■ **Exercise task**: Write each line exactly as it stands, from the line containing "What is highest of" through the end of the data.
--- Records to use ---
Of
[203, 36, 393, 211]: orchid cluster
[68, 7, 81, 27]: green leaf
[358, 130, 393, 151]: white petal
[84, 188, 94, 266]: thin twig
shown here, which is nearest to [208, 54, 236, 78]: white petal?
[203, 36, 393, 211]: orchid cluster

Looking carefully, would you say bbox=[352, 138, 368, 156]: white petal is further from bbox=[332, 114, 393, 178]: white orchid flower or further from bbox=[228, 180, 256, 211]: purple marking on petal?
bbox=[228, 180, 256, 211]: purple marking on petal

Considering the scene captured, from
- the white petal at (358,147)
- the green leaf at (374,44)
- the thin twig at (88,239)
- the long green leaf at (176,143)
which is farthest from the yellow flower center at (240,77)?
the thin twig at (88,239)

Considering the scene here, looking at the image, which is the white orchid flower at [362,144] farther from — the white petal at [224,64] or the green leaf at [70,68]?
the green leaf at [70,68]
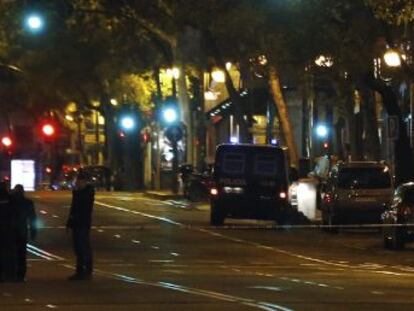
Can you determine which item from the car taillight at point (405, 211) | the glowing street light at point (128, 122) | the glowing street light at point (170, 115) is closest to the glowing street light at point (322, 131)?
the glowing street light at point (170, 115)

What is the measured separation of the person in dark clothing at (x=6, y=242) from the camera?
18547mm

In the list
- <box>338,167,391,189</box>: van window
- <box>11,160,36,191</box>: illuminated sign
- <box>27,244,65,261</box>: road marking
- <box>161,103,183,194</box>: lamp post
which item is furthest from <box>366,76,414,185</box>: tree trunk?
<box>11,160,36,191</box>: illuminated sign

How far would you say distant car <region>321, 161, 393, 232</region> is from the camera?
3178 centimetres

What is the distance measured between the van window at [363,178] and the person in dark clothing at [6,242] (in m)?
14.7

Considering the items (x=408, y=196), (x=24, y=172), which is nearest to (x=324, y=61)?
(x=408, y=196)

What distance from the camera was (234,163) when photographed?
33781 mm

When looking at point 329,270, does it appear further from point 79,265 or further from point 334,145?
point 334,145

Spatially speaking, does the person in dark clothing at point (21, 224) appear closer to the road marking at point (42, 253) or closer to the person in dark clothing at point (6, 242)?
the person in dark clothing at point (6, 242)

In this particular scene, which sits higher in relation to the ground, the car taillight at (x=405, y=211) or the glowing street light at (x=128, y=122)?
the glowing street light at (x=128, y=122)

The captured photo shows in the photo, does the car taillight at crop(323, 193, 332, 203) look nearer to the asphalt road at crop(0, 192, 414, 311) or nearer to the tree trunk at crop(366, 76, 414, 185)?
the asphalt road at crop(0, 192, 414, 311)

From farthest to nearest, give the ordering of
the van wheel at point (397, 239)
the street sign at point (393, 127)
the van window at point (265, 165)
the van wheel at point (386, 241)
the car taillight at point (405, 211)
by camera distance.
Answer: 1. the van window at point (265, 165)
2. the street sign at point (393, 127)
3. the van wheel at point (386, 241)
4. the van wheel at point (397, 239)
5. the car taillight at point (405, 211)

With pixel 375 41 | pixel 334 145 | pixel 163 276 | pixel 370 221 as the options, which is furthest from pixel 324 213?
pixel 334 145

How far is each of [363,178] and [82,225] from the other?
1407 cm

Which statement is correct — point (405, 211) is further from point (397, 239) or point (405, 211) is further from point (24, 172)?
point (24, 172)
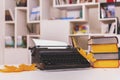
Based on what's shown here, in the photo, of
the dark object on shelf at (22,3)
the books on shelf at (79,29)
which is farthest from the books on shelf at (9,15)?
the books on shelf at (79,29)

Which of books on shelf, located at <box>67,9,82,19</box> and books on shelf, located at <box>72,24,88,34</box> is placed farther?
books on shelf, located at <box>67,9,82,19</box>

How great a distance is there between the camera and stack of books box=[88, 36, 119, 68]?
1.38m

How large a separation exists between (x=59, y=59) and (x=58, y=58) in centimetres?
1

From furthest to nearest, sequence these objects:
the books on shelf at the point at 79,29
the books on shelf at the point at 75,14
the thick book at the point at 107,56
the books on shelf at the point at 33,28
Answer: the books on shelf at the point at 33,28
the books on shelf at the point at 75,14
the books on shelf at the point at 79,29
the thick book at the point at 107,56

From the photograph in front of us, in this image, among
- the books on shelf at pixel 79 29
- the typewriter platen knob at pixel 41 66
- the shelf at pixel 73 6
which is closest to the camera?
the typewriter platen knob at pixel 41 66

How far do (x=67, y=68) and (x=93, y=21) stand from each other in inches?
106

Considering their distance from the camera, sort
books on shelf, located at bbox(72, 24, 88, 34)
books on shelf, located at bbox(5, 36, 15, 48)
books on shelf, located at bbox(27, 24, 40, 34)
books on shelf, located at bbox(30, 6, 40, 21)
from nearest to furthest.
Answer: books on shelf, located at bbox(72, 24, 88, 34) < books on shelf, located at bbox(30, 6, 40, 21) < books on shelf, located at bbox(5, 36, 15, 48) < books on shelf, located at bbox(27, 24, 40, 34)

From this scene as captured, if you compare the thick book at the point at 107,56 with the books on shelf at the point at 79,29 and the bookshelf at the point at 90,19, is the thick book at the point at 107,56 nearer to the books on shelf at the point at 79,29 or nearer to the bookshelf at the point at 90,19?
the bookshelf at the point at 90,19

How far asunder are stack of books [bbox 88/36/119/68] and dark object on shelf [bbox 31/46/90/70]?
0.11 metres

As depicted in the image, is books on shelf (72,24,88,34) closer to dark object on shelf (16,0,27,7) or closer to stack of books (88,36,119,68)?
dark object on shelf (16,0,27,7)

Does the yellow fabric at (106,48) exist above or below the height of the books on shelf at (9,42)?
above

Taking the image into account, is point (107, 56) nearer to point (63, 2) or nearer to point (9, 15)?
point (63, 2)

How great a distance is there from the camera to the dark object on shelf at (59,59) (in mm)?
1229

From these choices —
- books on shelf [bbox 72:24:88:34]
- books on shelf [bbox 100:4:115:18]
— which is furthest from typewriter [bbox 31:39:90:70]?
books on shelf [bbox 72:24:88:34]
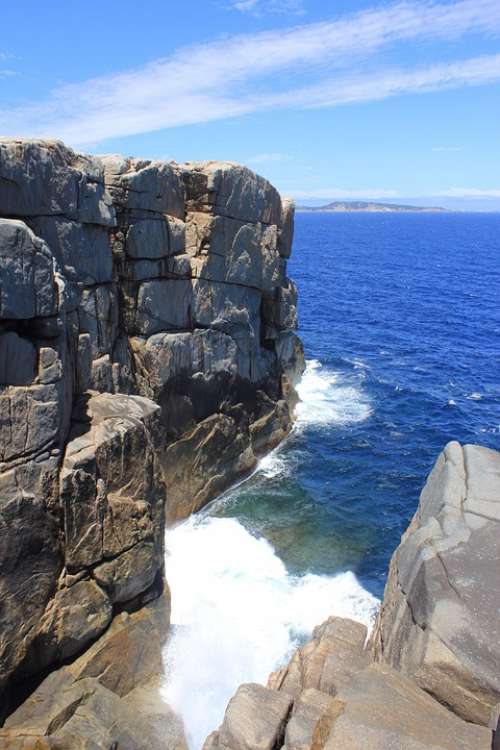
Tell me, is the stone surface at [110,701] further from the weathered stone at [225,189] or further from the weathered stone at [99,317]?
the weathered stone at [225,189]

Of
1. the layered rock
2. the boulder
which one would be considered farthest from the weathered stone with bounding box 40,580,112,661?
the boulder

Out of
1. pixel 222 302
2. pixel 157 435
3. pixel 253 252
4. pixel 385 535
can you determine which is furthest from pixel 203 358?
pixel 385 535

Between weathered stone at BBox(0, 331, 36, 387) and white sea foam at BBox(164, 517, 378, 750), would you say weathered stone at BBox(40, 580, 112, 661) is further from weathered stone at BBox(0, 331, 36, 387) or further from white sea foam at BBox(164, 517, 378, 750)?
weathered stone at BBox(0, 331, 36, 387)

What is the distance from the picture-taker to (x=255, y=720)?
53.3 ft

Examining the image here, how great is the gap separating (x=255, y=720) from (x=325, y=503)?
60.2 feet

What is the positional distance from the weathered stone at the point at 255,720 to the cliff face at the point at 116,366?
6.01m

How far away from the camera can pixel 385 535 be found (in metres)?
31.6

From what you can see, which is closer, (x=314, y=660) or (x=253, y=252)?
(x=314, y=660)

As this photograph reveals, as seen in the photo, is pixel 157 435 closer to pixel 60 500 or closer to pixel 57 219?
pixel 60 500

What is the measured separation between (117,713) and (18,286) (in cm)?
1334

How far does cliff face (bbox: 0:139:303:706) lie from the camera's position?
1873cm

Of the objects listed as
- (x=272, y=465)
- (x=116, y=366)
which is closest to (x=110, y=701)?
(x=116, y=366)

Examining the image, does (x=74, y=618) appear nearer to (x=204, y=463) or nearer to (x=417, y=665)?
(x=417, y=665)

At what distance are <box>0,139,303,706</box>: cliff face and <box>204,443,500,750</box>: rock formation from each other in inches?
258
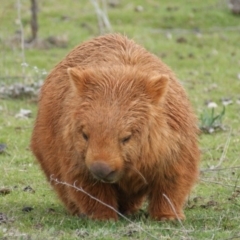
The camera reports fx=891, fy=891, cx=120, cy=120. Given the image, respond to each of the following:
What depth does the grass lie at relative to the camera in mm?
6551

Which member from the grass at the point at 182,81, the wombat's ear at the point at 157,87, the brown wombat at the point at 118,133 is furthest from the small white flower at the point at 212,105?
the wombat's ear at the point at 157,87

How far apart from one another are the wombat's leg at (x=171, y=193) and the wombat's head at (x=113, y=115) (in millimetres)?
496

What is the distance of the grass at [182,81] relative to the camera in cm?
655

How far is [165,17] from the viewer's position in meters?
17.7

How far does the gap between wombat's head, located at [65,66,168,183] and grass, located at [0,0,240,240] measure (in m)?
0.51

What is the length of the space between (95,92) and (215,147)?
3.94m

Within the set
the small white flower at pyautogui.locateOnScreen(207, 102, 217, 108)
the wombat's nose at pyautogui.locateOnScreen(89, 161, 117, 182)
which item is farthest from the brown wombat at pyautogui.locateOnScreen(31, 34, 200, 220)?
the small white flower at pyautogui.locateOnScreen(207, 102, 217, 108)

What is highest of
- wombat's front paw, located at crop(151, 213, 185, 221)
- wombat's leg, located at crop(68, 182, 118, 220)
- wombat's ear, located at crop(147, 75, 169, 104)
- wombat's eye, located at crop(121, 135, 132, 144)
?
wombat's ear, located at crop(147, 75, 169, 104)

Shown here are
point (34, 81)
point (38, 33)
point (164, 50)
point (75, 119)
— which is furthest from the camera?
point (38, 33)

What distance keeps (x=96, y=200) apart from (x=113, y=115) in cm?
90

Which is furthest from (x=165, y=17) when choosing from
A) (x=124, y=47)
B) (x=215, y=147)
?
(x=124, y=47)

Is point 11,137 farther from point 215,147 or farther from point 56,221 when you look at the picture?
point 56,221

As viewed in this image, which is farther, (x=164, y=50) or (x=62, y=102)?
(x=164, y=50)

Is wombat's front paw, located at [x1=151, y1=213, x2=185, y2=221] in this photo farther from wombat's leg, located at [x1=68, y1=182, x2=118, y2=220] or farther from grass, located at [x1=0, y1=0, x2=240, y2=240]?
wombat's leg, located at [x1=68, y1=182, x2=118, y2=220]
---
■ **Expected answer**:
What is highest of
- wombat's front paw, located at crop(151, 213, 185, 221)
- wombat's leg, located at crop(68, 182, 118, 220)
- wombat's ear, located at crop(147, 75, 169, 104)
- wombat's eye, located at crop(121, 135, 132, 144)
?
wombat's ear, located at crop(147, 75, 169, 104)

Shown here are
point (34, 81)
point (38, 33)
point (164, 50)
point (75, 119)
— which is furthest from the camera?
point (38, 33)

What distance keeps (x=96, y=200) apart from (x=113, y=115) in cm?
90

Which is furthest from (x=165, y=17) when choosing from
A) (x=124, y=47)
B) (x=215, y=147)
?
(x=124, y=47)

Is point 11,137 farther from point 215,147 or farther from point 56,221 when you look at the picture?
point 56,221

As viewed in this image, which is farther, (x=164, y=50) or (x=62, y=102)?
(x=164, y=50)

Is wombat's front paw, located at [x1=151, y1=213, x2=185, y2=221] in this photo farther from wombat's leg, located at [x1=68, y1=182, x2=118, y2=220] or farther from grass, located at [x1=0, y1=0, x2=240, y2=240]?
wombat's leg, located at [x1=68, y1=182, x2=118, y2=220]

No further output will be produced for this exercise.